» Stated task 1
Rewrite the lines of the blood smear entries below as a numbered list, omitting any blank lines.
── Extract to read ──
I built a rulebook for AI. Somewhere along the way, it turned out I was building it for the people, too.
This week, Inc. ran a piece by Maria Fernanda Levis. She’s a founder in health care. She spent eight years building a company to bring care to people who needed it most. Then her own body quit on her. Months of emergency rooms. Cortisol depletion. An autoimmune crisis built out of years of urgency and no sleep.
She came out of it with a question for the whole AI industry. Everyone is racing to deploy these tools before the competition does. And she writes that almost nobody is asking how the humans expected to run those tools are actually doing.
The people expected to implement, govern, and work with AI every day. How are they doing? Nobody’s asking.
Well. Somebody asked. And then somebody wrote it into the rules.
The Faust Baseline is a governance rulebook for AI sessions. Most of it is iron — evidence standards, enforcement triggers, honest labeling of what the machine can and can’t see. I write about that iron most weeks. But there’s a side of this rulebook I don’t show off enough, and Levis just handed me the reason to.
The human is in the stack.
───
── Dataset extract ──
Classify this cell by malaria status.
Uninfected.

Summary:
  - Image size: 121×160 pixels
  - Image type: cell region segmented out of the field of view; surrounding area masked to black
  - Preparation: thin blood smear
───
» Stated task 2
Print the whole essay about the AI rulebook above again, word for word.

» Full answer 1
1. Classify this cell by malaria status.
2. Uninfected.
3. Summary:
4.   - Image size: 121×160 pixels
5.   - Image type: cell region segmented out of the field of view; surrounding area masked to black
6.   - Preparation: thin blood smear

» Full answer 2
I built a rulebook for AI. Somewhere along the way, it turned out I was building it for the people, too.
This week, Inc. ran a piece by Maria Fernanda Levis. She’s a founder in health care. She spent eight years building a company to bring care to people who needed it most. Then her own body quit on her. Months of emergency rooms. Cortisol depletion. An autoimmune crisis built out of years of urgency and no sleep.
She came out of it with a question for the whole AI industry. Everyone is racing to deploy these tools before the competition does. And she writes that almost nobody is asking how the humans expected to run those tools are actually doing.
The people expected to implement, govern, and work with AI every day. How are they doing? Nobody’s asking.
Well. Somebody asked. And then somebody wrote it into the rules.
The Faust Baseline is a governance rulebook for AI sessions. Most of it is iron — evidence standards, enforcement triggers, honest labeling of what the machine can and can’t see. I write about that iron most weeks. But there’s a side of this rulebook I don’t show off enough, and Levis just handed me the reason to.
The human is in the stack.